• [TEXT]:
────────────────────────────────────────
This is a webpage that defines the specifications for fiber types and references the standard designations: http://www.thefoa.org/tech/OM.html
This webpage has a listing of most types of networks to 100 GB/s and their specified cabling distances with different types of fibers:
Mixing 50/135 and 62.5/125 Fibers
Q: I work at a college campus. I have been asked about using 50/125 micron pigtails and fusion splicing them onto the existing 62.5/125 fiber to create a 10GB fiber back bone. Will this work?
A: I don't think that's going to work. The Ethernet committee has published specs on all their networks (see http://www.thefoa.org/tech/Linkspec.htm) and at 10G 62.5 fiber is only good for about 33m. One does not know the quality of older fibers and many had serious bandwidth issues with VCSEL sources. Furthermore, mixing 50 and 62.5 fiber can lead to up to 1.6 dB loss when going from 62.5 to 50 micron, (http://www.thefoa.org/tech/fib62-50.htm) using up most of your loss budget ("Linkspec" link above). Even fusion splicing old 62.5 fiber can cause bandwidth issues!
────────────────────────────────────────
• [LISTED RECORDS]:
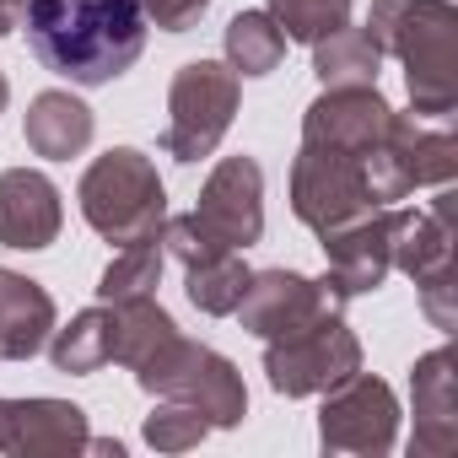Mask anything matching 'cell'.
────────────────────────────────────────
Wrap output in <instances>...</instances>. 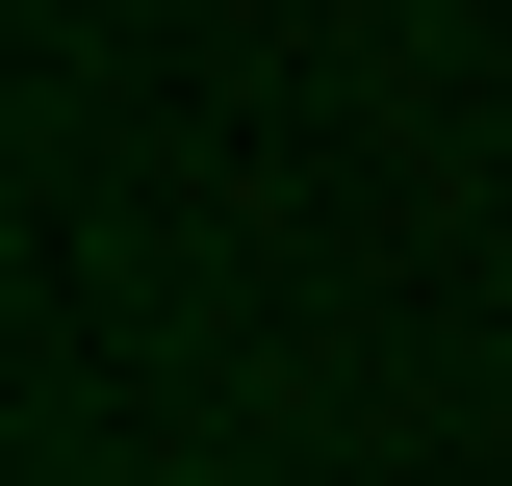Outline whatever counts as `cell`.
────────────────────────────────────────
• [THINGS TO DO]:
**a)** Turn the paragraph in the fiber text that begins "A: I don't think that's going to work" into a short bulleted list that keeps its main facts.
**b)** Carry on the text about mixing 50/125 and 62.5/125 fiber, starting right after its final sentence.
You can set the items aside; nothing here depends on them.

• [RESPONSES BY TASK]:
**a)**
- The plan is unlikely to work.
- Per Ethernet committee specs, 62.5 fiber at 10G is good for only about 33 m.
- The quality of older fibers is unknown, and many had serious bandwidth issues with VCSEL sources.
- Going from 62.5 to 50 micron fiber can cause up to 1.6 dB of loss, using up most of the loss budget.
- Even fusion splicing old 62.5 fiber can cause bandwidth issues.

**b)**
If the goal is 10GbE, I'd recommend a new cabling system based on OM3/OM4 fiber. Furthermore, I'd use LC connectors to prevent mismatched fiber connections! This is a webpage that defines the specifications for fiber types and references the standard designations: http://www.thefoa.org/tech/OM.html
Using OM3-OM4 Fiber
Q: We're currently in the process of linking up 2 locations through a fiber connection. The network has a speed of 100 Mbps. The switches at both ends are <company> switches, and the optic ports are SFPs plugged into these switches. <company> states that their switches work with OM1, OM2 and OM3 fibers. As a side note, they mention that they do not use SFPs with VSCEL technology at this time.
My question is, Even though the SFPs do not support VSCEL, can we use an
OM3 type of cable to link up the 2 locations?
A:Any multimode fiber will work with LEDs or VCSELs. The design of laser-optimized fibers (OM3 and now OM4 - see http://www.thefoa.org/tech/ref/basic/fiber.html) is simply to refine the graded-index profile to reduce modal dispersion, necessary for using VCSELs at 1 Gb/s and above. LEDs work perfectly well in these fibers. LEDs are not used in faster networks than 100-200 MB/s simply because LEDs are not fast enough - the devices themselves have limited bandwidth, and they suffer badly from chromatic dispersion (also in that link above).
OM3 fiber is more costly than OM2 (and about the same as OM1), but if the intention is to ever upgrade to higher speeds, it's a good investment.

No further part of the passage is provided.